**STATED TASK:**
Reproduce the listing lines word for word, starting at the line containing "What is the yellow pansy flower at (62,154)" and ending at the line containing "As visible in".

▽

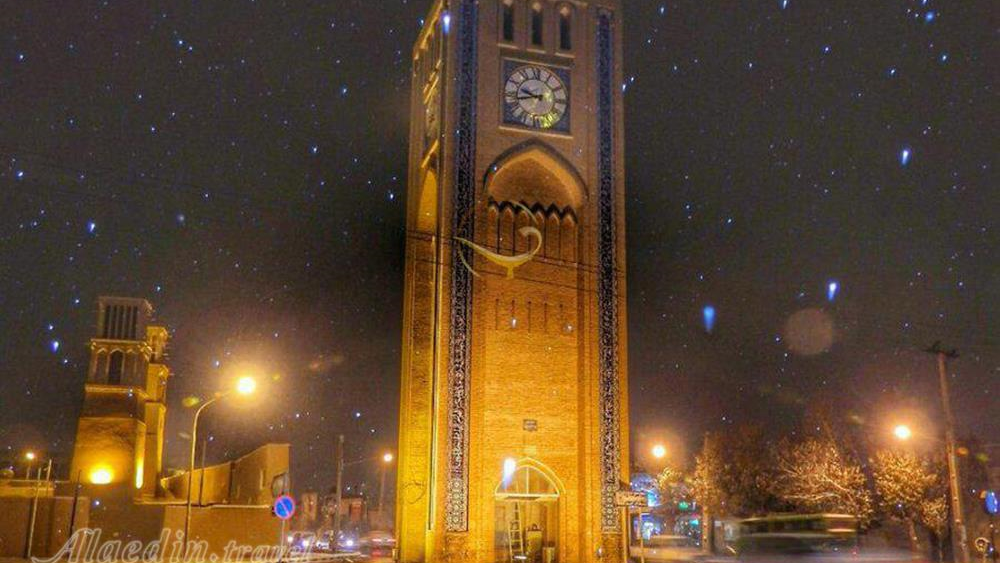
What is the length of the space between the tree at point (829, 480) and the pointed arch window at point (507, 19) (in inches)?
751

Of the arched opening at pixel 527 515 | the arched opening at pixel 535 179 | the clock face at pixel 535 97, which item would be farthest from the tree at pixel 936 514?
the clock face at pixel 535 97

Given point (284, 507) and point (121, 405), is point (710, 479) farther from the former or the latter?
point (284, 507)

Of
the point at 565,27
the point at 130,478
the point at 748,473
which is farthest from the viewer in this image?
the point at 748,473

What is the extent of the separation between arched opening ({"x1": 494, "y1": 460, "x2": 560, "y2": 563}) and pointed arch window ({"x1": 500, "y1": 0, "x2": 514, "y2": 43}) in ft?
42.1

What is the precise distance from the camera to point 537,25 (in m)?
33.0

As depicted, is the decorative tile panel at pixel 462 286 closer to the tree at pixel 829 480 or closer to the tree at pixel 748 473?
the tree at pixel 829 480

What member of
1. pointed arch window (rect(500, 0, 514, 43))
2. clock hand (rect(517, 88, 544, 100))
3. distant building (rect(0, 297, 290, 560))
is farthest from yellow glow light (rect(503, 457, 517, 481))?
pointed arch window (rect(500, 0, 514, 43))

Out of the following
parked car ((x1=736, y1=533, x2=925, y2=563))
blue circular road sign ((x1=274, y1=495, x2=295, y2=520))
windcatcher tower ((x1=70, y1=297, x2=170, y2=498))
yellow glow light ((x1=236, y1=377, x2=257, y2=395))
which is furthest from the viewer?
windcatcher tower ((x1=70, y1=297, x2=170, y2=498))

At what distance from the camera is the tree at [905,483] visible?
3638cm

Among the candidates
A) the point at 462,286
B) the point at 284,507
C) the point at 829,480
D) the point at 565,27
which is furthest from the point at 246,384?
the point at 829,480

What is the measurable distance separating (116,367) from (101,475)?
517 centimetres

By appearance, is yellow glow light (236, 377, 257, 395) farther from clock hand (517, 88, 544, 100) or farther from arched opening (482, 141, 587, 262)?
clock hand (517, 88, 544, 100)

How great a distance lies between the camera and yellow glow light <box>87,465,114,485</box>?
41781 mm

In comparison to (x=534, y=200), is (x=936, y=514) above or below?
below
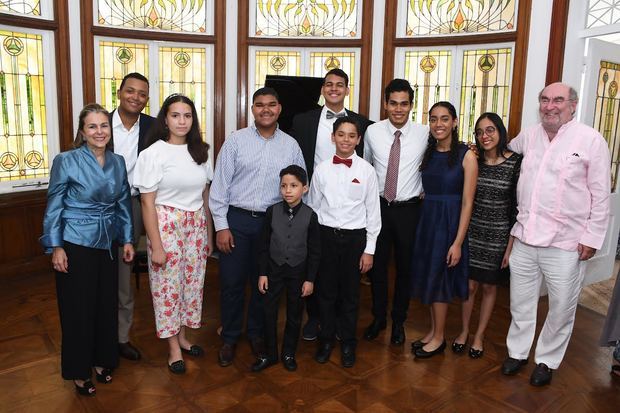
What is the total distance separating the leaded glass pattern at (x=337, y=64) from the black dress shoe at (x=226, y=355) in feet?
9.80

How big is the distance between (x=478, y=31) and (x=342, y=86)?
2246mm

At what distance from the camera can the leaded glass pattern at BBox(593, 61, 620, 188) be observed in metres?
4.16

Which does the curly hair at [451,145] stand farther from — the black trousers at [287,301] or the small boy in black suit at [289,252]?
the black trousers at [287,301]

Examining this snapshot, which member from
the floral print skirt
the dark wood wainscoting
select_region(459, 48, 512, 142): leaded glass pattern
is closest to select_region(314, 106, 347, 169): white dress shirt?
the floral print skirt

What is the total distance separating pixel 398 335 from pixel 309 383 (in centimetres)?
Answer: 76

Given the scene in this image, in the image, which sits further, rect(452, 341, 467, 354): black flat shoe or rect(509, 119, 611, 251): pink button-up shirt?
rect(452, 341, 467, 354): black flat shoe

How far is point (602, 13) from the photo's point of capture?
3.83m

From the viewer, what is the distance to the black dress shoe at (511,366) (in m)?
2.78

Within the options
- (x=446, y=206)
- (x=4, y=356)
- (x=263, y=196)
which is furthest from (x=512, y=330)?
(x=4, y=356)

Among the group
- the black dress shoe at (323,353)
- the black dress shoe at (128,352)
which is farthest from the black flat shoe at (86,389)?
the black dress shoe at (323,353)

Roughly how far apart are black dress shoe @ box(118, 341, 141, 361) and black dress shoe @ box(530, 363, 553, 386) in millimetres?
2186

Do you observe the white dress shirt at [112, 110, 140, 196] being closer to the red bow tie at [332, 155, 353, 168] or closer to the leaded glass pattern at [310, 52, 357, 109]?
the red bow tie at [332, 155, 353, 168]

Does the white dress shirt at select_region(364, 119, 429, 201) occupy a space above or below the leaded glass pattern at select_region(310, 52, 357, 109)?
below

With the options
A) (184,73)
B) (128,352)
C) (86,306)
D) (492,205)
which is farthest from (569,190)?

△
▽

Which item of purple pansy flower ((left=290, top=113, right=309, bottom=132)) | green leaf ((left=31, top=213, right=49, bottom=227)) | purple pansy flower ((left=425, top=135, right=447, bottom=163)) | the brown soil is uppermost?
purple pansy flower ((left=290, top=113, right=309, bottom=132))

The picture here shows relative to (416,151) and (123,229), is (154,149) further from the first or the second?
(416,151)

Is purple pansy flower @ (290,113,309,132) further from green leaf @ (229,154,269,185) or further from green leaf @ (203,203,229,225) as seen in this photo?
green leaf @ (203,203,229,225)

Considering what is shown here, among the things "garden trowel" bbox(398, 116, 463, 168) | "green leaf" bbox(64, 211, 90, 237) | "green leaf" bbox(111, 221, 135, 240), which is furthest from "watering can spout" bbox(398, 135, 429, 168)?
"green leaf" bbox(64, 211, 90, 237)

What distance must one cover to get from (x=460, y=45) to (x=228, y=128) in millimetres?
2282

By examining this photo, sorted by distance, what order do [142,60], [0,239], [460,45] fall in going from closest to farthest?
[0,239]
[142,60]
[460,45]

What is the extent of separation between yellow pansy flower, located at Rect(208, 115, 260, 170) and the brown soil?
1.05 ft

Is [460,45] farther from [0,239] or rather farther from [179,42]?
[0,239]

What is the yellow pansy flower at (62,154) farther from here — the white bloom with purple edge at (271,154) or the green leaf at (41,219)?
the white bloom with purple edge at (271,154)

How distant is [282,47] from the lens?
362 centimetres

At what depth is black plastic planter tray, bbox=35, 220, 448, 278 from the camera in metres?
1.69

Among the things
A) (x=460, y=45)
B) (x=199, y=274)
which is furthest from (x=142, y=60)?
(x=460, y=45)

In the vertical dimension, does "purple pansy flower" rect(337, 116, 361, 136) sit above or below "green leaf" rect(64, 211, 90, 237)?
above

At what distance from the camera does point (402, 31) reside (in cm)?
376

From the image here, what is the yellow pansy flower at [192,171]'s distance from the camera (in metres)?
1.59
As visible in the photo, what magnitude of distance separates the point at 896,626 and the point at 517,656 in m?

△

**EXPECTED ANSWER:**
What is the yellow pansy flower at (62,154) farther from here — the white bloom with purple edge at (271,154) or the green leaf at (41,219)?
the white bloom with purple edge at (271,154)

How distant is [282,47] from the lens?
362 centimetres

At what depth is black plastic planter tray, bbox=35, 220, 448, 278 from the camera in metres?
1.69

Among the things
A) (x=460, y=45)
B) (x=199, y=274)
which is furthest from (x=142, y=60)?
(x=460, y=45)

In the vertical dimension, does "purple pansy flower" rect(337, 116, 361, 136) sit above or below "green leaf" rect(64, 211, 90, 237)?
above

At what distance from the camera does point (402, 31) reside (in cm)?
376

From the image here, what is the yellow pansy flower at [192,171]'s distance from the camera (in metres)?
1.59
As visible in the photo, what magnitude of distance separates the point at 896,626 and the point at 517,656 in m?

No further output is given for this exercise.